● **Page**

One way or another, we all ended up here — at the Medford-Somerville border, where the light shines upon the hill and the Jumbos roam. 5,541 of us, from a combined 49 states and more than 70 countries, chose to come to this place. Why? Or, in perhaps more familiar phrasing: Why Tufts?
In November, educational research firm EAB conducted a survey of over 4,700 college first-years across the United States entitled “New College Freshmen: Perspectives on College Choice,” and recently released the results. The survey asked questions such as “What sources of information did you rely on most for your college search?” and “When you searched specific colleges’ websites, what information were you most often trying to find?”
Inspired by this nationwide survey, the Daily ran a survey with many of the same questions, coupled with questions on graduation requirements and on the aspects of Tufts that appealed the most to students. Garnering 173 responses from across all class years, the survey produced varied results. Several respondents were asked to elaborate on their responses in follow-up interviews.
On the question “What about Tufts appealed to you the most?” a majority — 58.1 percent — of the respondents chose “feel/vibe.” 12.8 percent responded that they were interested in a particular major or minor program, another 12.8 percent found Tufts’ ranking and reputation most appealing and seven percent responded that they liked the location.
For Sophie Buckingham, a sophomore from Pennsylvania majoring in environmental engineering, it was the combination of location, programs and overall student vibe that drove her to pick Tufts.
“I wanted to be near a big city but not in one. I wanted a decently ranked school. I had a little bit of a competitive edge in high school. It’s sort of wearing off, but not really. I just wanted a school where people were really passionate about what they were studying,” she said.
Sophomore Jack Arnheiter, a political science major from Florida, found location and ranking to be Tufts’ primary appeal.
“I came, I visited, I liked the campus and everything, but it was never really like [I chose] Tufts because of the programs or faculty. I [chose] Tufts because it’s a good school and in an area [that] I liked, and I thought if I used an early decision bid, I could get in,” Arnheiter said.
Similar to Buckingham, Daniel Chan Lee, a sophomore from Los Angeles majoring in community health, found the people to be his gateway into Tufts itself. Early in Lee‘s senior year of high school, a number of college representatives visited the school to give their pitch.
“You can see what type of personality is expressed from that representative, which is a good view into what the vibe of the school is. I was going to apply to Duke, but the representative from Tufts came the following day. He was very open and … very honest,” he said. “I really liked the honesty. I didn’t get to visit Tufts after I got accepted, so I just had to go from talking to him.”
On the EAB survey, campus visits, college websites and family members were the top three sources for finding information about schools. The results were similar at Tufts: About 54 percent of respondents chose campus visits as their number one source of information, about 20 percent found Tufts’ website most helpful and about 10 percent — like Lee — found their high school’s guidance departments to be the most useful.
Buckingham enjoyed campus visits but also loved the pamphlets and information that Tufts mailed to her home address. She notes that JUMBO Magazine in particular stuck out because of its colorful presentation.
“I toured Tufts twice before I applied, but I always got really excited when stuff came in the mail,” Buckingham said. “Tufts always stood out to me, just because of the JUMBO Magazine. It was also really colorful, and I’m easily drawn in by bright colors.”
While well-designed admissions materials help attract many students to Tufts, students are split as to whether specific aspects, like the language requirement for liberal arts students, positively or negatively influenced their decisions to attend.

● **Data lines**
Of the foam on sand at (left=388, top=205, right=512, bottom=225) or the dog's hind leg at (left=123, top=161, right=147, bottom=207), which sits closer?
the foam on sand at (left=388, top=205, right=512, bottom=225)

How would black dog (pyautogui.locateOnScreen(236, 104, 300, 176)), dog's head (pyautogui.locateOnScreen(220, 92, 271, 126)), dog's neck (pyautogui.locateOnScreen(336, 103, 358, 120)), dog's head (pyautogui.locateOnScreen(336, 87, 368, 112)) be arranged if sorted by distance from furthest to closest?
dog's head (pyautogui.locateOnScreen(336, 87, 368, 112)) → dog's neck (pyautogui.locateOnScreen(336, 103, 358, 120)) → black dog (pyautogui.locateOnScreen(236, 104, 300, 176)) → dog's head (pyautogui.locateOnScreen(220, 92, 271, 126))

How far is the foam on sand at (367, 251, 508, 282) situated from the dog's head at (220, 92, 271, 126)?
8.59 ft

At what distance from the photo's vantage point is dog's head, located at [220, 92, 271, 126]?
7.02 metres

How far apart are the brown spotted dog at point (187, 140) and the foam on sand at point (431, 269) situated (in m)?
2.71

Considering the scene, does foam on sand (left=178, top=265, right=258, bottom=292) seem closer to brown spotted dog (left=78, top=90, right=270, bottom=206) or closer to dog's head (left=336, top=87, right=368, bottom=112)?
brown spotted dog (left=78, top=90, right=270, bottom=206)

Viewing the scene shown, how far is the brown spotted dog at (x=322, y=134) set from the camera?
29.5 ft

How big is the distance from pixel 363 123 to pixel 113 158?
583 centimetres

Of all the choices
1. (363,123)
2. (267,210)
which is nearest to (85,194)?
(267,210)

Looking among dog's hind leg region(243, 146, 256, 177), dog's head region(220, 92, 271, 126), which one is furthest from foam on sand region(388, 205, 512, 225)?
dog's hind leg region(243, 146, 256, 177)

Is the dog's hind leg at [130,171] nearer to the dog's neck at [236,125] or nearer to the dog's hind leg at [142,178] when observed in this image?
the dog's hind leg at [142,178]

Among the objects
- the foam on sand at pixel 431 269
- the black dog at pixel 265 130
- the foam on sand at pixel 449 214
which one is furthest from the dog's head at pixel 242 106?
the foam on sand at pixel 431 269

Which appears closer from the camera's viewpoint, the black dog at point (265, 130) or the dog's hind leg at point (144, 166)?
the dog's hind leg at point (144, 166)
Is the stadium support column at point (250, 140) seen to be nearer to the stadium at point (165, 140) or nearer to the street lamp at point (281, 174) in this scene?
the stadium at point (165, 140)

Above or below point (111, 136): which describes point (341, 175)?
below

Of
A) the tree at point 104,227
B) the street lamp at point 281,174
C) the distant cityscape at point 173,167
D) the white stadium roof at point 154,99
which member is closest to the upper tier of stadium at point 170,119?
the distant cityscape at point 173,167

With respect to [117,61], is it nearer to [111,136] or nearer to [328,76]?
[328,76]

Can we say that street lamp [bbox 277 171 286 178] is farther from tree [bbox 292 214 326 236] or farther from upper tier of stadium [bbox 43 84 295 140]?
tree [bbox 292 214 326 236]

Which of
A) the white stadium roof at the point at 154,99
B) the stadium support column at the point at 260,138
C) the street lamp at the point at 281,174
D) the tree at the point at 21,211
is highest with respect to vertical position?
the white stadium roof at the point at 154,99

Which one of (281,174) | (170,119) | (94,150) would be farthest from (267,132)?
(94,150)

● **The tasks**
A. Copy out the passage of the Tufts admissions article from "On the question" to "liked the location.", word for word.
B. Repeat the records verbatim from the line containing "Which one of" through the end of the records.

● **Solutions to the tasks**
A.
On the question “What about Tufts appealed to you the most?” a majority — 58.1 percent — of the respondents chose “feel/vibe.” 12.8 percent responded that they were interested in a particular major or minor program, another 12.8 percent found Tufts’ ranking and reputation most appealing and seven percent responded that they liked the location.

B.
Which one of (281,174) | (170,119) | (94,150) would be farthest from (267,132)?
(94,150)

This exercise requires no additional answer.